Institute of Evolutionary Biology, School of Biological Sciences, University of Edinburgh, Edinburgh EH9 3JT, UK.
Genetics. 2011 Aug;188(4):931-40. doi: 10.1534/genetics.111.128355. Epub 2011 May 19.
Sequencing errors and random sampling of nucleotide types among sequencing reads at heterozygous sites present challenges for accurate, unbiased inference of single-nucleotide polymorphism genotypes from high-throughput sequence data. Here, we develop a maximum-likelihood approach to estimate the frequency distribution of the number of alleles in a sample of individuals (the site frequency spectrum), using high-throughput sequence data. Our method assumes binomial sampling of nucleotide types in heterozygotes and random sequencing error. By simulations, we show that close to unbiased estimates of the site frequency spectrum can be obtained if the error rate per base read does not exceed the population nucleotide diversity. We also show that these estimates are reasonably robust if errors are nonrandom. We then apply the method to infer site frequency spectra for zerofold degenerate, fourfold degenerate, and intronic sites of protein-coding genes using the low coverage human sequence data produced by the 1000 Genomes Project phase-one pilot. By fitting a model to the inferred site frequency spectra that estimates parameters of the distribution of fitness effects of new mutations, we find evidence for significant natural selection operating on fourfold sites. We also find that a model with variable effects of mutations at synonymous sites fits the data significantly better than a model with equal mutational effects. Under the variable effects model, we infer that 11% of synonymous mutations are subject to strong purifying selection.
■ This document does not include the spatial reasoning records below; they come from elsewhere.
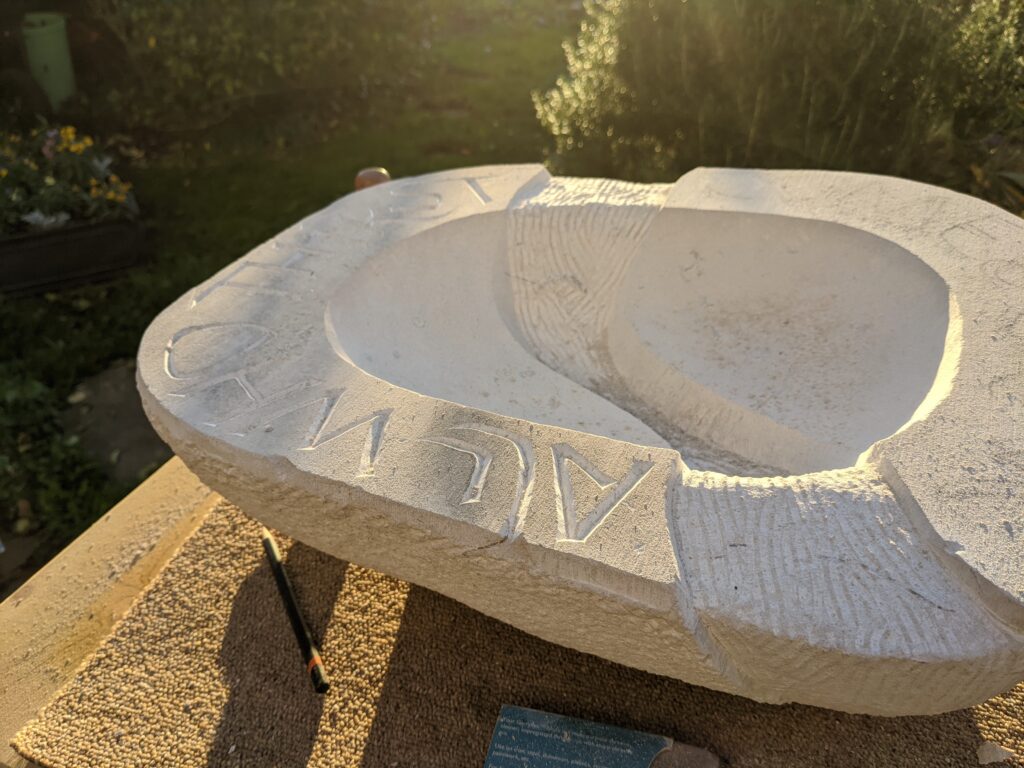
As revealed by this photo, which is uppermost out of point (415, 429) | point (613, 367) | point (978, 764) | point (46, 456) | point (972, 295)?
point (972, 295)

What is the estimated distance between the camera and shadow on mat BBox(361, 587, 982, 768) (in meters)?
1.98

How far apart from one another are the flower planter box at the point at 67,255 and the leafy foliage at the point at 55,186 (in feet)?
0.24

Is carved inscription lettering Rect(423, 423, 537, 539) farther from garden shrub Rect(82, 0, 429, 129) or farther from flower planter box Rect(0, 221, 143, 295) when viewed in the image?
garden shrub Rect(82, 0, 429, 129)

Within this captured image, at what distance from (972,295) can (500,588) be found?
148cm

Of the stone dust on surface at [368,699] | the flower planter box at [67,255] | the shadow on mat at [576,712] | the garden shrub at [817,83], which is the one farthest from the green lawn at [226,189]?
Answer: the shadow on mat at [576,712]

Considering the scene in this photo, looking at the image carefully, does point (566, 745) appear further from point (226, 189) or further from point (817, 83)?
point (226, 189)

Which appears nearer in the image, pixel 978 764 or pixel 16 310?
pixel 978 764

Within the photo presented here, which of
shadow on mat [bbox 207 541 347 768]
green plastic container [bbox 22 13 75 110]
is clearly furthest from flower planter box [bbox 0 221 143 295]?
shadow on mat [bbox 207 541 347 768]

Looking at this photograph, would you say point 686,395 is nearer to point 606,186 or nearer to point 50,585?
point 606,186

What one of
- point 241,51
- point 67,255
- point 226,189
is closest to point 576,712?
point 67,255

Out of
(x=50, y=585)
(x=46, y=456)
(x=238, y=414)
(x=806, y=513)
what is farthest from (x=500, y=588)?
(x=46, y=456)

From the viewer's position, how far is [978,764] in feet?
6.34

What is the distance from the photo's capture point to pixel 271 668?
93.0 inches

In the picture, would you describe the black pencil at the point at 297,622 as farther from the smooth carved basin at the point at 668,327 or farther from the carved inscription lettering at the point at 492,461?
the carved inscription lettering at the point at 492,461
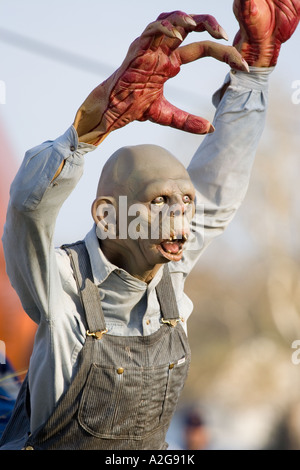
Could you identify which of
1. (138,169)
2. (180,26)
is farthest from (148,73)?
(138,169)

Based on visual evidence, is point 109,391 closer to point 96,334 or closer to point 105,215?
point 96,334

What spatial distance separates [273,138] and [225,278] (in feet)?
3.84

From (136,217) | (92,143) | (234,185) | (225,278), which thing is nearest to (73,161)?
(92,143)

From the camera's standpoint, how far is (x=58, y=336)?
150 centimetres

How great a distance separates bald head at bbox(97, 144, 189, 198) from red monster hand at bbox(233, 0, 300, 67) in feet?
1.03

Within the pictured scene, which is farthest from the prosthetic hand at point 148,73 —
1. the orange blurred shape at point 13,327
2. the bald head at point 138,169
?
the orange blurred shape at point 13,327

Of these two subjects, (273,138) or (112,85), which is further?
(273,138)

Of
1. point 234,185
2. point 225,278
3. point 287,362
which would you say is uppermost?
point 234,185

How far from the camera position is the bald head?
155 cm

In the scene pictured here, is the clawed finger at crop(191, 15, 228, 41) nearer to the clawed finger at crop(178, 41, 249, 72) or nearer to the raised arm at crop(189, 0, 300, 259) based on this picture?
the clawed finger at crop(178, 41, 249, 72)

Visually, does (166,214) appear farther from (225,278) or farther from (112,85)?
(225,278)

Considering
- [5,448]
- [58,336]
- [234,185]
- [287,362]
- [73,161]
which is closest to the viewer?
[73,161]

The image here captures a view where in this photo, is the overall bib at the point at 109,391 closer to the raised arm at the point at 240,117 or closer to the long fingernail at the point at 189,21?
the raised arm at the point at 240,117

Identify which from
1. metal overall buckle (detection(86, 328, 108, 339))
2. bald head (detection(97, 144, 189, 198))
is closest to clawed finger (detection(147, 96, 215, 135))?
bald head (detection(97, 144, 189, 198))
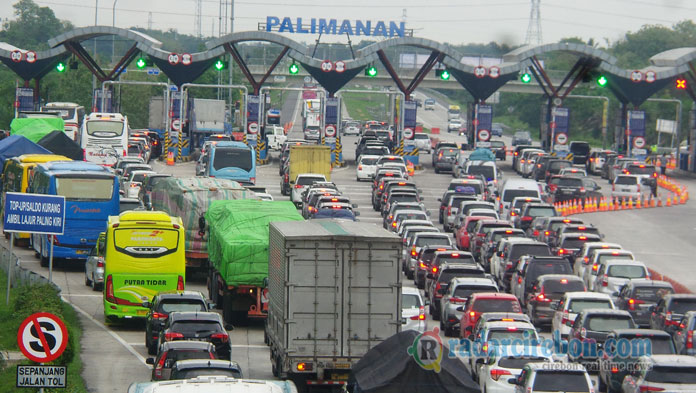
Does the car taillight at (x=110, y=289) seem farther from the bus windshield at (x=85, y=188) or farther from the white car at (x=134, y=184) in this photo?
the white car at (x=134, y=184)

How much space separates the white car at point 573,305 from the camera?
92.9ft

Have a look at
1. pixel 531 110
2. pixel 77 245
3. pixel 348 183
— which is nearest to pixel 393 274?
pixel 77 245

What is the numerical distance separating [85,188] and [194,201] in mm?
3199

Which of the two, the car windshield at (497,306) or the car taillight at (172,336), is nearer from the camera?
the car taillight at (172,336)

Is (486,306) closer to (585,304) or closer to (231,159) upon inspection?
(585,304)

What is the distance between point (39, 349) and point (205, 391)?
413 centimetres

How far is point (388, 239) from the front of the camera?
22.0 m

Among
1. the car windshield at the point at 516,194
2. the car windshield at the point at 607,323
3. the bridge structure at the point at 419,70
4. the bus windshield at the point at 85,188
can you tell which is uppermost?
the bridge structure at the point at 419,70

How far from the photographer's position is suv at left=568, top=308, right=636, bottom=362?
25797mm

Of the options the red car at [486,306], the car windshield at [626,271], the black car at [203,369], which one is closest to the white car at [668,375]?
the black car at [203,369]

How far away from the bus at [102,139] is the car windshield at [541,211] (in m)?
24.4

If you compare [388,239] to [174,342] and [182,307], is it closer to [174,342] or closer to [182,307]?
[174,342]

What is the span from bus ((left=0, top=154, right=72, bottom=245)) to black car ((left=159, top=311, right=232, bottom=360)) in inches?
836

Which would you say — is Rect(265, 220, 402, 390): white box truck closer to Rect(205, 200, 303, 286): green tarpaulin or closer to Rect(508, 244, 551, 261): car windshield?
Rect(205, 200, 303, 286): green tarpaulin
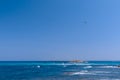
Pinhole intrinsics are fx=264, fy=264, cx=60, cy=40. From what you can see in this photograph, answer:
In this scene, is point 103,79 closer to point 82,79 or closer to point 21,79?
point 82,79

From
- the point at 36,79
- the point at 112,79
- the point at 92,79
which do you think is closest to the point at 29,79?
the point at 36,79

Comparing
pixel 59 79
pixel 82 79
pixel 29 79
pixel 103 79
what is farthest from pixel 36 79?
pixel 103 79

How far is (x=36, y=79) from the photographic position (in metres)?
62.5

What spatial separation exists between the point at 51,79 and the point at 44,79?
1.80 metres

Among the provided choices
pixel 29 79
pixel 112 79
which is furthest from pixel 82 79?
pixel 29 79

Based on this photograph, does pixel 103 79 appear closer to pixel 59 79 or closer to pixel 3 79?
pixel 59 79

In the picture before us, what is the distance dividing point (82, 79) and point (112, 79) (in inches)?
284

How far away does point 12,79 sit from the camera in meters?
62.9

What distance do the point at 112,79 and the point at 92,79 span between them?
15.9 feet

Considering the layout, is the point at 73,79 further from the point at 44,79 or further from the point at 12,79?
the point at 12,79

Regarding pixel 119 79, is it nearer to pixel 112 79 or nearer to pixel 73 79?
pixel 112 79

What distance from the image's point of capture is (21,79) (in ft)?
206

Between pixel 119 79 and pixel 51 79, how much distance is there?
A: 15.8 metres

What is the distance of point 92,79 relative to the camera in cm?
6050
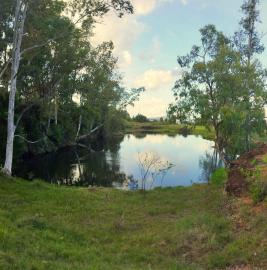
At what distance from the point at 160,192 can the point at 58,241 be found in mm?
10895

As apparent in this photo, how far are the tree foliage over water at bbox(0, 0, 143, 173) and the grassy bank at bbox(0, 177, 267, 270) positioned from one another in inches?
454

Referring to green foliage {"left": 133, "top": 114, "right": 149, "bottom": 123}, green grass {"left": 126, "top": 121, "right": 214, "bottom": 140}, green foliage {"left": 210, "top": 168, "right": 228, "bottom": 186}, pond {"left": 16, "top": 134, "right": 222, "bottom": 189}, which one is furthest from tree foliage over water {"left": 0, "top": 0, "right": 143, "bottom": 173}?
green foliage {"left": 133, "top": 114, "right": 149, "bottom": 123}

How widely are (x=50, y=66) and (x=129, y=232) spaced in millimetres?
25003

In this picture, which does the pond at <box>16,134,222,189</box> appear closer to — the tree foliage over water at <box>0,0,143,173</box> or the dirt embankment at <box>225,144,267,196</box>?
the tree foliage over water at <box>0,0,143,173</box>

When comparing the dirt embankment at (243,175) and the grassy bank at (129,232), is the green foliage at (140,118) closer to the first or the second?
the dirt embankment at (243,175)

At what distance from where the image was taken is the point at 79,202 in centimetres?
1941

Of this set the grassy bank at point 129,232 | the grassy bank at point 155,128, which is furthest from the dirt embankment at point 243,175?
the grassy bank at point 155,128

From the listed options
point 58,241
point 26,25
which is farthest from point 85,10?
point 58,241

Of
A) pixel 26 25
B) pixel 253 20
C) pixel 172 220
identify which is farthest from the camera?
pixel 253 20

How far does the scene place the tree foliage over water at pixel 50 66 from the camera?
28.0 meters

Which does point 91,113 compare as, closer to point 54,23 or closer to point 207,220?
point 54,23

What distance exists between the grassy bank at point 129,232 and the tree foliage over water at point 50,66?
11538 millimetres

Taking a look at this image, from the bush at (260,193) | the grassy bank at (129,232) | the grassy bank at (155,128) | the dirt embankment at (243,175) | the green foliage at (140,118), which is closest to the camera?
the grassy bank at (129,232)

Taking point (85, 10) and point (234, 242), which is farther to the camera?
point (85, 10)
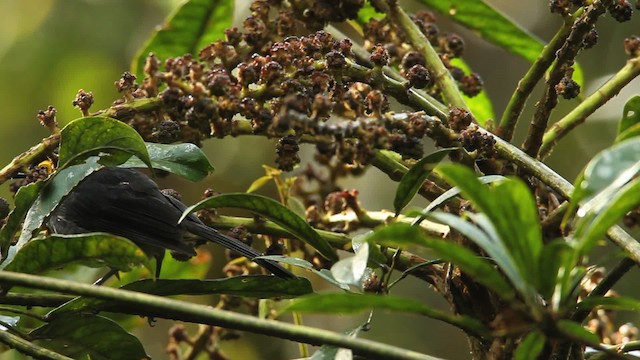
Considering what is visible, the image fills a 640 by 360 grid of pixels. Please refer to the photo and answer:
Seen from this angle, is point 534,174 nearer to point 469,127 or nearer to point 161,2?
point 469,127

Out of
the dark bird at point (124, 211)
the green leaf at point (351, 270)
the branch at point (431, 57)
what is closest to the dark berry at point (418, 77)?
the branch at point (431, 57)

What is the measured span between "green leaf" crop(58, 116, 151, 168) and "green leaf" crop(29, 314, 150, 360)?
0.84ft

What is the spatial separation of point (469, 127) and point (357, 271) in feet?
1.40

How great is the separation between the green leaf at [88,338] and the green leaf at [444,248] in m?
0.57

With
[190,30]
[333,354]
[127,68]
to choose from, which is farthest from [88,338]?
[127,68]

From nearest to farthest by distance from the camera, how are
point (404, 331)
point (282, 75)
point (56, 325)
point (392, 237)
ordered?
point (392, 237), point (56, 325), point (282, 75), point (404, 331)

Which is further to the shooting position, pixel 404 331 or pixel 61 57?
pixel 404 331

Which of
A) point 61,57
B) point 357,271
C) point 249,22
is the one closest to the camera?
point 357,271

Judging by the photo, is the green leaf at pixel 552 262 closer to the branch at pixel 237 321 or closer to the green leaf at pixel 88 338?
the branch at pixel 237 321

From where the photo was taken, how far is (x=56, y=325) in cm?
139

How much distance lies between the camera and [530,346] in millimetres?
1063

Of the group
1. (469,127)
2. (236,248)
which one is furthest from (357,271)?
(236,248)

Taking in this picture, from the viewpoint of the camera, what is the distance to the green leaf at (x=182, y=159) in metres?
1.56

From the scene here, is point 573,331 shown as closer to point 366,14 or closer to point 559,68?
point 559,68
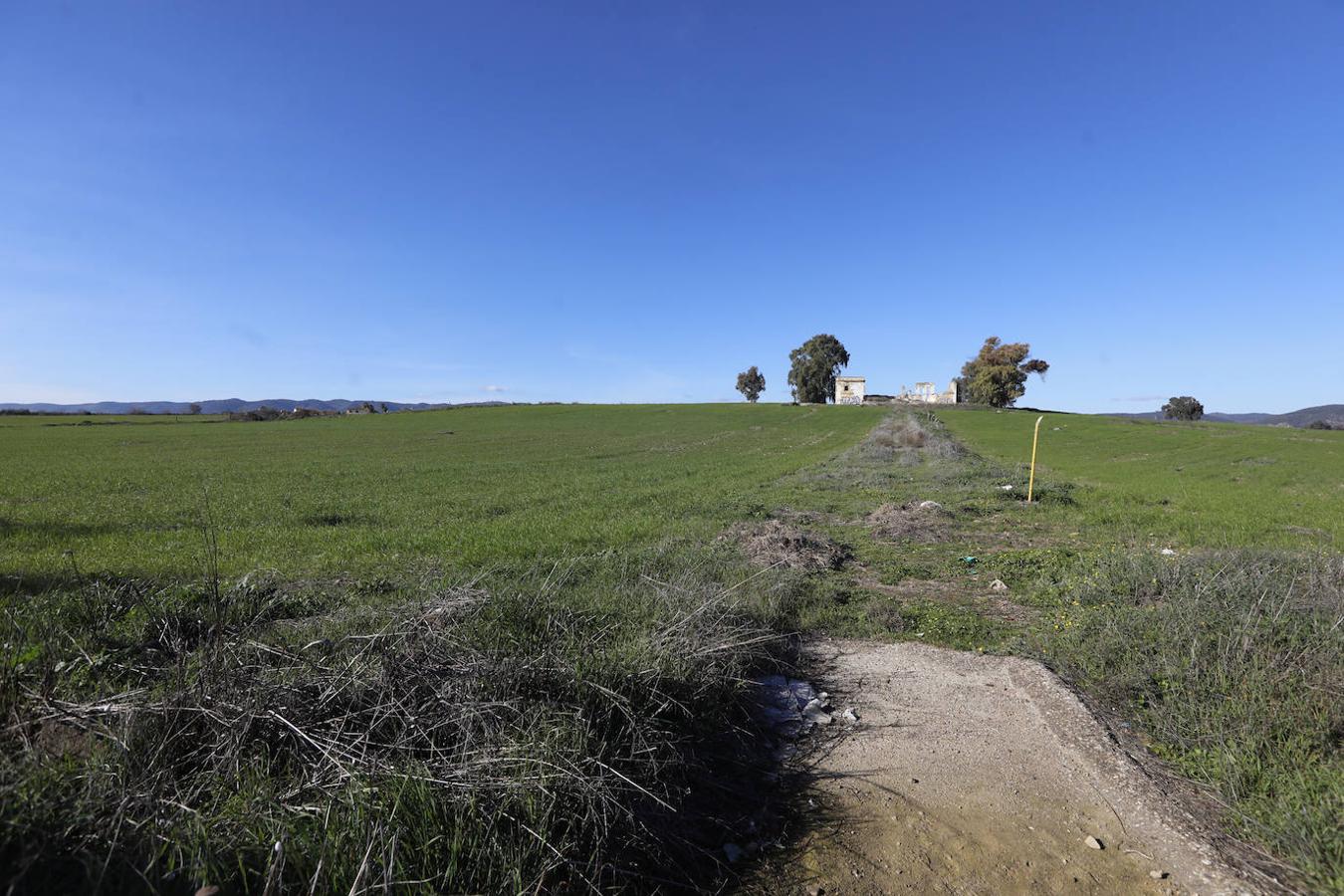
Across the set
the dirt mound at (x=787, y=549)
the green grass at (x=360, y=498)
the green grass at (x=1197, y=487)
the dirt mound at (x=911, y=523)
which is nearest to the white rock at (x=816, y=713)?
the dirt mound at (x=787, y=549)

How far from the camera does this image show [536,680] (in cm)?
386

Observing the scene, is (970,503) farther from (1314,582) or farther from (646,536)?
(1314,582)

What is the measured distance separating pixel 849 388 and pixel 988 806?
10964 centimetres

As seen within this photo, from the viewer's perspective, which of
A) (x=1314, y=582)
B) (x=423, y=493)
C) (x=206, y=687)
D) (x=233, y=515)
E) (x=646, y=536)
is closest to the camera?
(x=206, y=687)

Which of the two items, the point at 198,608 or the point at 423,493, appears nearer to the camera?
the point at 198,608

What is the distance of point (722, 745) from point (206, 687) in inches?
123

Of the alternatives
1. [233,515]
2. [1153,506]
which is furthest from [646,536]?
[1153,506]

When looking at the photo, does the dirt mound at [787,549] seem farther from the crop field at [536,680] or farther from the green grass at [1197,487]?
the green grass at [1197,487]

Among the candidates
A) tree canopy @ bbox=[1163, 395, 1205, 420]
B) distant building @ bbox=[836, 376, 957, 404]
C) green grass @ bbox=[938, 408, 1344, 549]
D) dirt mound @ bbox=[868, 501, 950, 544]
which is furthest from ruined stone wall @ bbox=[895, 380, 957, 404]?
dirt mound @ bbox=[868, 501, 950, 544]

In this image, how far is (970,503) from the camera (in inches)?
591

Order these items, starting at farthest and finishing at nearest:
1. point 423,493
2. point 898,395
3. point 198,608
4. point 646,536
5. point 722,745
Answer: point 898,395, point 423,493, point 646,536, point 198,608, point 722,745

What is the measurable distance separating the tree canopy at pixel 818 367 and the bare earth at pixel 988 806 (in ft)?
346

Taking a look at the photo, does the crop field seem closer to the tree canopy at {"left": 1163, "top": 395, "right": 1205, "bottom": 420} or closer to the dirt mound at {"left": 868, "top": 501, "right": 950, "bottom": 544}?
the dirt mound at {"left": 868, "top": 501, "right": 950, "bottom": 544}

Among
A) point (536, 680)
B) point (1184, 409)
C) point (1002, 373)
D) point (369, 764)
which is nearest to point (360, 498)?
point (536, 680)
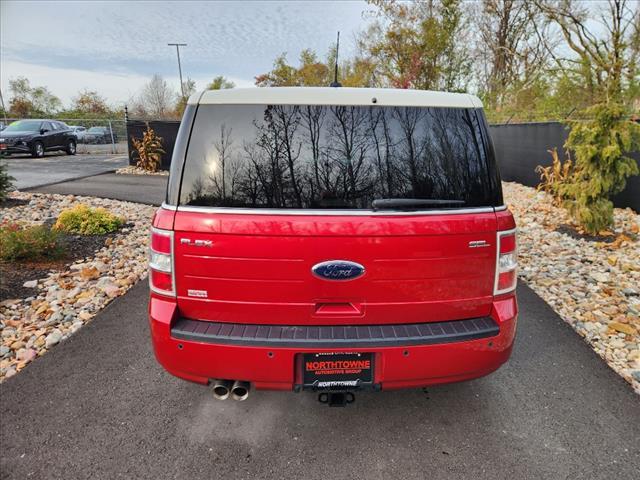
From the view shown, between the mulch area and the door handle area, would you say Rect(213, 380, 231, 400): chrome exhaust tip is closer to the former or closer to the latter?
the door handle area

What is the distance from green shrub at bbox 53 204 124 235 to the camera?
653cm

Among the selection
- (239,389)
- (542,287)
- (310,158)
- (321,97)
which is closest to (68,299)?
(239,389)

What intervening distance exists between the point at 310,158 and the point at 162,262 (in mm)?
907

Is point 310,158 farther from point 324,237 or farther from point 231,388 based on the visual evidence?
point 231,388

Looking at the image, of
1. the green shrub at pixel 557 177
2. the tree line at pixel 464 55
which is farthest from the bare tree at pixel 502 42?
the green shrub at pixel 557 177

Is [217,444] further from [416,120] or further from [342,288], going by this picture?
[416,120]

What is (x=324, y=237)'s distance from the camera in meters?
2.06

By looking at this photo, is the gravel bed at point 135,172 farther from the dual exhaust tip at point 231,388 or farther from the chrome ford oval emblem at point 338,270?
the chrome ford oval emblem at point 338,270

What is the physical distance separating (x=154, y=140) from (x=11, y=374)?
13.9m

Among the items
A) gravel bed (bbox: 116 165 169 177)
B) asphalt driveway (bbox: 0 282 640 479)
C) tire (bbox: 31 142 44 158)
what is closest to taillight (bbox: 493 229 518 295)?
asphalt driveway (bbox: 0 282 640 479)

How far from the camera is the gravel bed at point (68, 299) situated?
11.6 ft

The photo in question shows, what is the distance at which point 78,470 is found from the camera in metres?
2.23

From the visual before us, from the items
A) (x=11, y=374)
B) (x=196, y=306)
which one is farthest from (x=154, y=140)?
(x=196, y=306)

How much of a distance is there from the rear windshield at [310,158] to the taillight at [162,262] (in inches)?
7.9
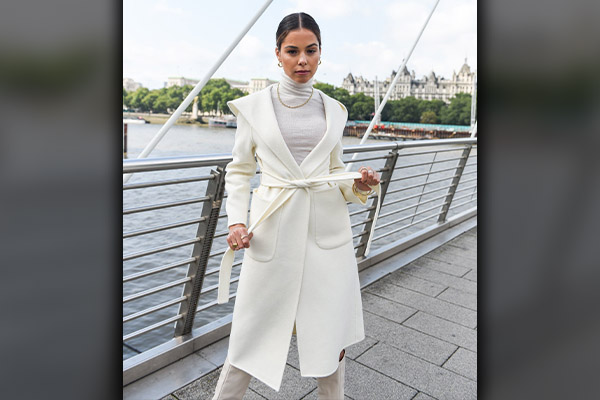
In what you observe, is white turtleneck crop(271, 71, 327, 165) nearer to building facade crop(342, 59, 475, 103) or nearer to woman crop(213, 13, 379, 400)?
woman crop(213, 13, 379, 400)

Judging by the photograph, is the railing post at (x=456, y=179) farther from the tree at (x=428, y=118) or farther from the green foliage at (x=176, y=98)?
the tree at (x=428, y=118)

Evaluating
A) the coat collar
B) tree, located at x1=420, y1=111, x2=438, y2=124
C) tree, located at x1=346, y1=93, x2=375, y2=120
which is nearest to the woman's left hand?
the coat collar

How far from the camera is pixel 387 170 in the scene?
13.1 feet

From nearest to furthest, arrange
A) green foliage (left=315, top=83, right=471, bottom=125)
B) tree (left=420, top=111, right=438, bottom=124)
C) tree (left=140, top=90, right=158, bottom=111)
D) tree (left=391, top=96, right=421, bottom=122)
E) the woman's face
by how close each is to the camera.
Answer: the woman's face < tree (left=140, top=90, right=158, bottom=111) < green foliage (left=315, top=83, right=471, bottom=125) < tree (left=420, top=111, right=438, bottom=124) < tree (left=391, top=96, right=421, bottom=122)

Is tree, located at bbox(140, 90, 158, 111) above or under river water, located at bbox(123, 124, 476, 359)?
above

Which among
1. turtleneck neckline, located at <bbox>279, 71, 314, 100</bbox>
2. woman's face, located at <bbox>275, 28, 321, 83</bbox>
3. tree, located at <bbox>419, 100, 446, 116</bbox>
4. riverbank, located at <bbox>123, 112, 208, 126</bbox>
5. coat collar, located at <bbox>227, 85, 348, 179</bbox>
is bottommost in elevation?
coat collar, located at <bbox>227, 85, 348, 179</bbox>

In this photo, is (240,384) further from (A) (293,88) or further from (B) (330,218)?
(A) (293,88)

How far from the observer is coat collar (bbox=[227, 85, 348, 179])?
5.16 feet

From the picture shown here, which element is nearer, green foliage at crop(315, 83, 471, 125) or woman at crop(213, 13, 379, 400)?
woman at crop(213, 13, 379, 400)

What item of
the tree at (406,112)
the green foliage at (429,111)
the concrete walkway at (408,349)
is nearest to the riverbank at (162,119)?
the green foliage at (429,111)

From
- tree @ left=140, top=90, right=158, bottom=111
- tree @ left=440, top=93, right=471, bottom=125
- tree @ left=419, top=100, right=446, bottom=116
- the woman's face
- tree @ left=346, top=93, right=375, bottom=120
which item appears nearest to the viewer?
the woman's face
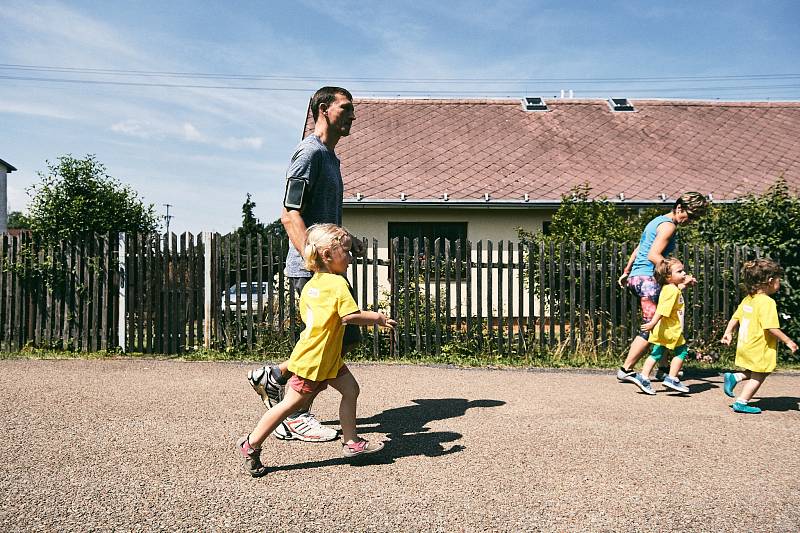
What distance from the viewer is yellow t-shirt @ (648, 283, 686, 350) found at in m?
5.81

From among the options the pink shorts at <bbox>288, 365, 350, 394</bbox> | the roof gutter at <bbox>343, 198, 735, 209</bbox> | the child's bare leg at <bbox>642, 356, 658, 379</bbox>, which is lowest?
the child's bare leg at <bbox>642, 356, 658, 379</bbox>

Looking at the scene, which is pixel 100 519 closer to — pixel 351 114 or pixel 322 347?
pixel 322 347

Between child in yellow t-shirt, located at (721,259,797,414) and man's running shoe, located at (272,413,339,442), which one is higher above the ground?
child in yellow t-shirt, located at (721,259,797,414)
在杂合位点的测序读段中,核苷酸类型的测序错误和随机抽样给从高通量测序数据中准确、无偏地推断单核苷酸多态性基因型带来了挑战。在这里,我们开发了一种最大似然方法,用于估计个体样本中等位基因数量的频率分布(即位点频率谱),使用高通量测序数据。我们的方法假设在杂合子中核苷酸类型的二项式抽样和随机测序错误。通过模拟,我们表明如果每个碱基读取的错误率不超过群体核苷酸多样性,则可以获得接近无偏的位点频率谱估计值。我们还表明,如果错误是非随机的,这些估计值是相当稳健的。然后,我们应用该方法推断零倍简并、四倍简并和蛋白质编码基因内含子位点的位点频率谱,使用 1000 基因组计划一期试点产生的低覆盖率人类序列数据。通过拟合一个模型来推断位点频率谱,该模型估计新突变适应度效应分布的参数,我们发现四倍位点存在显著的自然选择证据。我们还发现,一个具有同义位点突变可变效应的模型比一个具有相等突变效应的模型更能显著拟合数据。在可变效应模型下,我们推断出 11%的同义突变受到强烈的纯化选择。